Groenlândia reage e rejeita discurso sobre anexação após falas de Trump

Groenlândia reage e rejeita discurso sobre anexação após falas de Trump

Líderes locais e aliados europeus afirmam que o futuro do território deve ser decidido apenas por seu povo

Autoridades da Groenlândia reagiram com firmeza aos recentes comentários do presidente dos Estados Unidos, Donald Trump, sobre a possibilidade de os EUA assumirem o controle do território ártico. O primeiro-ministro groenlandês, Jens-Frederik Nielsen, foi direto ao afirmar que já chega de especulações e deixou claro que não há espaço para conversas sobre anexação.

As declarações de Trump ocorreram logo após a operação americana que resultou na captura do ex-presidente venezuelano Nicolás Maduro, ação que levou autoridades da Dinamarca a temerem que a Groenlândia — região autônoma sob soberania dinamarquesa — pudesse enfrentar pressões semelhantes no futuro.

Desde seu primeiro mandato, em 2019, Trump demonstra interesse em assumir o controle da Groenlândia, citando razões estratégicas. Em entrevista recente à revista The Atlantic, o presidente voltou ao tema ao afirmar que os Estados Unidos “precisam da Groenlândia” para fins de defesa. Questionado novamente nesta segunda-feira (5), Trump indicou que pretende retomar o assunto nas próximas semanas.

A resposta das lideranças locais foi imediata.
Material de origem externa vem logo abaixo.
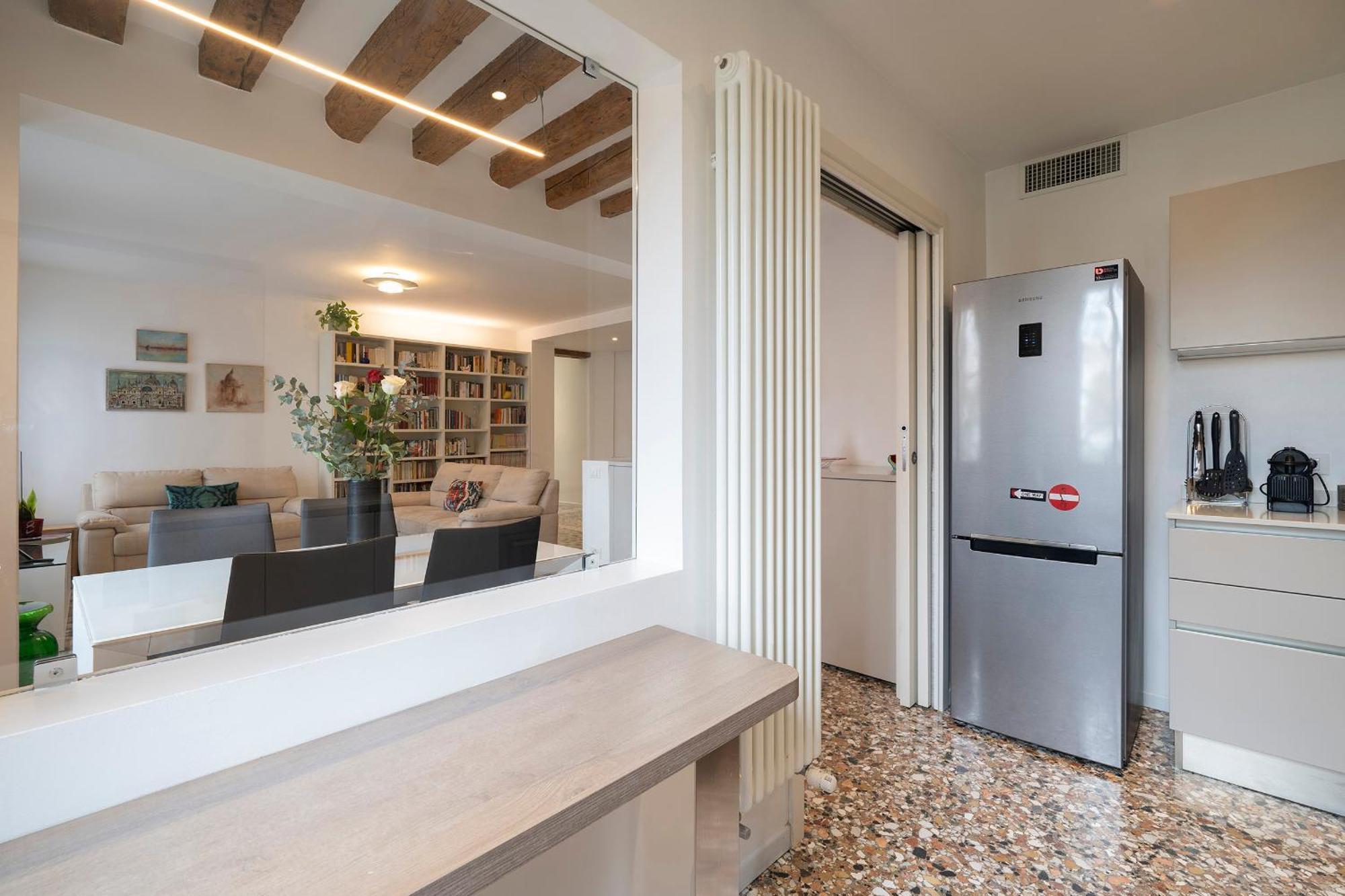 Stupendo Luxury Canal & Garden View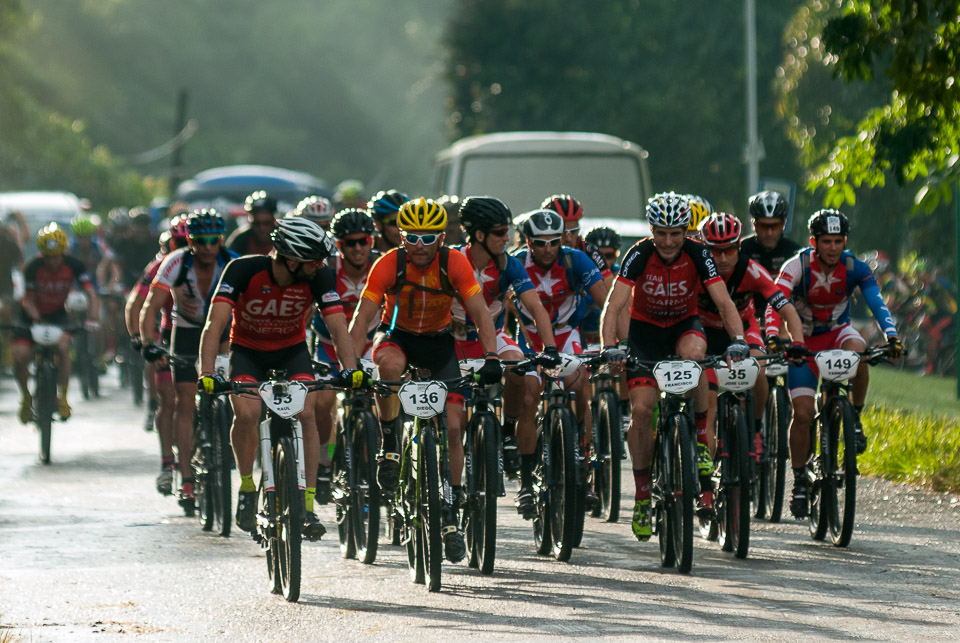 Pelotón compacto rueda en el inicio de la tercera etapa Soroa-Viñales (119 km) durante la Titán Tropic Cuba de ciclismo de montaña el martes 8 de diciembre de 2015. FOTO de Calixto N. Llanes (CUBA)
Em publicação nas redes sociais, Nielsen afirmou que ameaças, pressão política e discursos sobre anexação não fazem parte de uma relação entre parceiros. “Chega. Basta de fantasias sobre anexação”, escreveu.

O tema também gerou reação em Copenhague. A primeira-ministra da Dinamarca, Mette Frederiksen, classificou as declarações americanas como sem sentido e reiterou que a soberania do Reino da Dinamarca sobre a Groenlândia não está em negociação.

O apoio à Groenlândia se espalhou rapidamente pela Europa. Líderes de países nórdicos e bálticos manifestaram solidariedade, destacando que apenas a Groenlândia e a Dinamarca têm autoridade para decidir o futuro do território. O presidente da Finlândia, Alexander Stubb, afirmou que nenhum outro país pode falar em nome dos groenlandeses.

A França também se posicionou. O presidente Emmanuel Macron reafirmou que a ilha pertence ao seu povo e alertou, em declaração anterior, para o que chamou de “ambições predatórias” sobre a região.

Apesar das críticas, o interesse estratégico dos EUA na Groenlândia permanece evidente. A localização da ilha é considerada fundamental para o sistema de defesa norte-americano, especialmente contra mísseis balísticos, além de possuir vastos recursos minerais que se alinham ao objetivo de Washington de reduzir a dependência da China.

Mesmo assim, líderes europeus reforçam que qualquer debate sobre o futuro da Groenlândia deve respeitar a autodeterminação do território e a soberania dinamarquesa, afastando, ao menos por ora, qualquer cenário de anexação.